YOUR TASK: Return verbatim the run of lines that opens with the line holding "From what we" and closes with the last line of the records.

(Spatial reasoning dataset excerpts)
###

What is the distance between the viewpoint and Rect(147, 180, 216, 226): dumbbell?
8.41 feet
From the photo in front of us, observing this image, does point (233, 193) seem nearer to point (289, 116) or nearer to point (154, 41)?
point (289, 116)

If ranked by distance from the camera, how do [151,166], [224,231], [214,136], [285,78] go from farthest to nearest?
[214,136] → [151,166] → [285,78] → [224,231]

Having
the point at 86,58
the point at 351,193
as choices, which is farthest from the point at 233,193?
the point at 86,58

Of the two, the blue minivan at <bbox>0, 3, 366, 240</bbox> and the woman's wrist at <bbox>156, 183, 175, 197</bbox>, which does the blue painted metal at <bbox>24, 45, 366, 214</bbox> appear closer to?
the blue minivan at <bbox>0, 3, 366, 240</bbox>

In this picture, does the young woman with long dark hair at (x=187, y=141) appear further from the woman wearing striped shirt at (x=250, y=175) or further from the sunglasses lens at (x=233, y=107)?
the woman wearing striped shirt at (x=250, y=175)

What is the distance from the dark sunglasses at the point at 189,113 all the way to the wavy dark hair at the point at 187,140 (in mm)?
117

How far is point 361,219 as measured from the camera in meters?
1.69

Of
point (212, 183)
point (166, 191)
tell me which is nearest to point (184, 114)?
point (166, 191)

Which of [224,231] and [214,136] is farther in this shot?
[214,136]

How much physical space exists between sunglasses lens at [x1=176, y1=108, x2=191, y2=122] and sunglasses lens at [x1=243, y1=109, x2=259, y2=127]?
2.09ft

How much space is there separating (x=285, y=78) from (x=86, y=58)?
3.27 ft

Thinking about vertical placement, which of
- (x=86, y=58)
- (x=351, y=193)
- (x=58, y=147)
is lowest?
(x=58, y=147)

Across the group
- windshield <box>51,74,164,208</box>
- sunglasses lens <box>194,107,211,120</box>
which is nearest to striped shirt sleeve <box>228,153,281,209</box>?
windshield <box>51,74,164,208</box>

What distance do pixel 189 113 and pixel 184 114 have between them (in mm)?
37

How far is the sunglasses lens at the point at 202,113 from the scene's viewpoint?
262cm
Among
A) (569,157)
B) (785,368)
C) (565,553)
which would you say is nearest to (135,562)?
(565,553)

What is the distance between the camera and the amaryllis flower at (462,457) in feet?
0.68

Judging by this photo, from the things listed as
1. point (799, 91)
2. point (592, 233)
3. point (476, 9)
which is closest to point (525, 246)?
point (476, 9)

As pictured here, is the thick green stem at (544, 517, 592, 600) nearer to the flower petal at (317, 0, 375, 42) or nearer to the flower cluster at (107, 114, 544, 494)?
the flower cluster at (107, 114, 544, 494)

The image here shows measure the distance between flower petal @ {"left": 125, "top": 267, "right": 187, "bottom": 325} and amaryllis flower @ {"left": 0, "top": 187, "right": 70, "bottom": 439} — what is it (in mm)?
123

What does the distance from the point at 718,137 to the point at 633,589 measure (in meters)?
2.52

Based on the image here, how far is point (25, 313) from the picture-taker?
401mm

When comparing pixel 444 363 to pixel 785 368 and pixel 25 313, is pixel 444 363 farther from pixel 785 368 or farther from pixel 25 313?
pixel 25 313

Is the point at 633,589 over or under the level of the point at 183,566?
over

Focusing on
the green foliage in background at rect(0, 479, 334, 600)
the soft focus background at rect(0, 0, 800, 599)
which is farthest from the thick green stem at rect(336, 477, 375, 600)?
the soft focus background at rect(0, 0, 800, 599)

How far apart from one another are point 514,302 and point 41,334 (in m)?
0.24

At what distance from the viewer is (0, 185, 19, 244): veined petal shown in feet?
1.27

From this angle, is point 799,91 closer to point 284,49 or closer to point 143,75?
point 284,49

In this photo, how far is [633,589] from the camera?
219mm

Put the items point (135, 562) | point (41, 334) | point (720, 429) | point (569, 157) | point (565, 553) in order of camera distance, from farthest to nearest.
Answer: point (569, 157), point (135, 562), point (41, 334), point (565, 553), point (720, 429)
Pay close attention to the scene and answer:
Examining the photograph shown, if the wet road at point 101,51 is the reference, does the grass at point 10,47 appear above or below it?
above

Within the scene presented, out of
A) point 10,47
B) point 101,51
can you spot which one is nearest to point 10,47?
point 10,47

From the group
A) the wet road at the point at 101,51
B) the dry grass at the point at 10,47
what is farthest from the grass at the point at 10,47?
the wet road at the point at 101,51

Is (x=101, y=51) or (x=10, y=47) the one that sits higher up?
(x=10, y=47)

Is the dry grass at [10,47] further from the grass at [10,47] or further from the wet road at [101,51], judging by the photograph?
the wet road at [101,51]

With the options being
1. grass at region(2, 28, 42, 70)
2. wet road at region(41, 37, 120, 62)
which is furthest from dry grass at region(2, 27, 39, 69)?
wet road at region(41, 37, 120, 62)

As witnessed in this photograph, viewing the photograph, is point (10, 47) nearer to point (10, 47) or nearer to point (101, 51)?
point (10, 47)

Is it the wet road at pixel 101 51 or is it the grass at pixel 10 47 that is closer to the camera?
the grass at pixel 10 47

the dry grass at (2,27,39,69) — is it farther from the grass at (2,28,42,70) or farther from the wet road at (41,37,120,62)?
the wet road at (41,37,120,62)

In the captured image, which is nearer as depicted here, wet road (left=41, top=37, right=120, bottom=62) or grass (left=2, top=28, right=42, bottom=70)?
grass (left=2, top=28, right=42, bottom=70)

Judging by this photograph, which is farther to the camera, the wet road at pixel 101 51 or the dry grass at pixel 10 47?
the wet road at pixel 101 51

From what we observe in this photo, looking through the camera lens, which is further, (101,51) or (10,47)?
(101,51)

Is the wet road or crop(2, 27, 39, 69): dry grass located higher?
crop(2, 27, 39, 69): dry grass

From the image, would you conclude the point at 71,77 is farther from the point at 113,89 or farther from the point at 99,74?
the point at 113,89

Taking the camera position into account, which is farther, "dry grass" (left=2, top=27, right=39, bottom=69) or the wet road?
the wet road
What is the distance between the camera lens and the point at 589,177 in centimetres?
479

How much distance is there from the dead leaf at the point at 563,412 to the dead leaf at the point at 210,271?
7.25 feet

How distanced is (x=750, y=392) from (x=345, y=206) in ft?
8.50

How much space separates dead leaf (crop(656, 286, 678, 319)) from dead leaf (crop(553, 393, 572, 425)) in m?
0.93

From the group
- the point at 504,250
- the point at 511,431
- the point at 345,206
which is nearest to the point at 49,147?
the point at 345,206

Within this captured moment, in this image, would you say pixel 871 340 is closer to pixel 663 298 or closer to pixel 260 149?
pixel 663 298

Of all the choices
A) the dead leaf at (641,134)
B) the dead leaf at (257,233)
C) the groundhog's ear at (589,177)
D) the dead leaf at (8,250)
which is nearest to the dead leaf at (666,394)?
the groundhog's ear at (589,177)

###

TASK SOLUTION:
From what we observe in this photo, looking through the camera lens, which is further, (101,51) or (10,47)?
(101,51)

Is the wet road or crop(2, 27, 39, 69): dry grass located higher?
crop(2, 27, 39, 69): dry grass

From the image, would you conclude the point at 71,77 is farther from the point at 113,89 or farther from the point at 99,74?
the point at 113,89

Taking the camera position into account, which is farther, "dry grass" (left=2, top=27, right=39, bottom=69) or the wet road?
the wet road
What is the distance between the camera lens and the point at 589,177 in centimetres?
479

How much distance is there from the dead leaf at the point at 563,412 to the dead leaf at the point at 210,271?
7.25 feet

How distanced is (x=750, y=392) from (x=345, y=206) in ft?
8.50

How much space separates dead leaf (crop(656, 286, 678, 319)) from dead leaf (crop(553, 393, 572, 425)) in m?
0.93

From the group
- the point at 504,250
- the point at 511,431
- the point at 345,206
which is nearest to the point at 49,147?
the point at 345,206

Within this captured moment, in this image, would you say pixel 871 340 is closer to pixel 663 298 or closer to pixel 260 149?
pixel 663 298

Of all the choices
A) the dead leaf at (641,134)
B) the dead leaf at (257,233)
C) the groundhog's ear at (589,177)
D) the dead leaf at (8,250)
which is nearest to the dead leaf at (666,394)?
the groundhog's ear at (589,177)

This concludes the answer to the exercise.